**GIVEN PASSAGE:**
We were surprised to learn that, for our workload, we could replace a commercial load balancing manager, the Alteon 180, with a dedicated Linux system running the user-land program "balance". The economics of the Linux solution are compelling, but there may be operational advantages to using an appliance.
We saw doubling of performance when we went from one Sendmail server to two, but, curiously, adding a third server had no effect. Our load generation equipment was working hard, so it might be that we saturated the mail generation equipment. We also observed some TCP/IP problems under heavy load that might account for increases in connection error rate. We recommend a larger number of load generation machines to drive load above the 10 million messages per day mark.
Sendmail is like most traditional Unix programs. It's highly specialized but modular so it can be easily integrated with other components to make a larger solution. A Sendmail cluster is such a solution, and we need to describe the configuration of these other components. Some are designed to add to performance or scalability, workload distributor and network design. Other components add to the manageability of a Sendmail cluster, like LDAP and rsync. Finally, we describe the tools we used to simulate realistic workloads for our test environment.
Feel free to contact the authors if you have questions, want more information, or want copies of the configuration files they used in this study.
DISCLAIMER: The foregoing article is based on labaratory tests undertaken in a laboratory environment. Results in particular customer installations may vary based on a number of factors, including workload and configuration in each particular installation. Therefore, the above information is provided on an AS IS basis. The WARRANTIES OF MERCHANTABILITY AND FITNESS FOR A PARTICULAR PURPOSE ARE EXPRESSLY DISCLAIMED. Use of this information is at user's sole risk.
Open LDAP installation and configuration notes
Description
The LDAP server provides a Mail Local Address for the Sendmail service. Desired state: Fast LDAP response with a single point of control for updates and administration.

**TASK DESCRIPTION:** Retype the Sendmail text from "Sendmail is like" to "in this study.". The data that follows has no connection to the Sendmail text.

**ITEMS:**
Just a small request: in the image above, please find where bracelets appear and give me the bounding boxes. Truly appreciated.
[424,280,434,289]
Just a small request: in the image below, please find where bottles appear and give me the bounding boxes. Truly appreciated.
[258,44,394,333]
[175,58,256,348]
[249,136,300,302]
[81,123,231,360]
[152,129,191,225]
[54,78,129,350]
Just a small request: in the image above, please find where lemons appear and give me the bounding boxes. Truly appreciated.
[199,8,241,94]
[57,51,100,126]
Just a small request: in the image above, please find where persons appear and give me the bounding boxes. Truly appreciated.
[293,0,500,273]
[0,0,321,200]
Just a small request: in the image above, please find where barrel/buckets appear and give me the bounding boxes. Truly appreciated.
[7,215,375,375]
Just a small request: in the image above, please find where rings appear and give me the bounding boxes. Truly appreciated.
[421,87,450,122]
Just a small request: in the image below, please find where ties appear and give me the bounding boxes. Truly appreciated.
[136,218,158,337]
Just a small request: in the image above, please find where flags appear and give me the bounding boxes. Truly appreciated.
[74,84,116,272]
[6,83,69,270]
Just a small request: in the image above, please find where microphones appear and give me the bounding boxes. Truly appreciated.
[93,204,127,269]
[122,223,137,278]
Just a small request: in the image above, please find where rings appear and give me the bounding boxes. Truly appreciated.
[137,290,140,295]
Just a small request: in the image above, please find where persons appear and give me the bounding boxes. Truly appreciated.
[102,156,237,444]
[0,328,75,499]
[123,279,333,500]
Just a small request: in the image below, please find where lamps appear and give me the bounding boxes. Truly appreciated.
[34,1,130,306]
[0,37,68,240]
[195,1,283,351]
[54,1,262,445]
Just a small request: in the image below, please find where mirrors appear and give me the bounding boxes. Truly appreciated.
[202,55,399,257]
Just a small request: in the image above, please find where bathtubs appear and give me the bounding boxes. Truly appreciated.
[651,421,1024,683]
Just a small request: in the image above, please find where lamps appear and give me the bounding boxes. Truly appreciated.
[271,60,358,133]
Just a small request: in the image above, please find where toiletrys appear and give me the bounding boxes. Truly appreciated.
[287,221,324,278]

**SOLVED PROBLEM:**
Sendmail is like most traditional Unix programs. It's highly specialized but modular so it can be easily integrated with other components to make a larger solution. A Sendmail cluster is such a solution, and we need to describe the configuration of these other components. Some are designed to add to performance or scalability, workload distributor and network design. Other components add to the manageability of a Sendmail cluster, like LDAP and rsync. Finally, we describe the tools we used to simulate realistic workloads for our test environment.
Feel free to contact the authors if you have questions, want more information, or want copies of the configuration files they used in this study.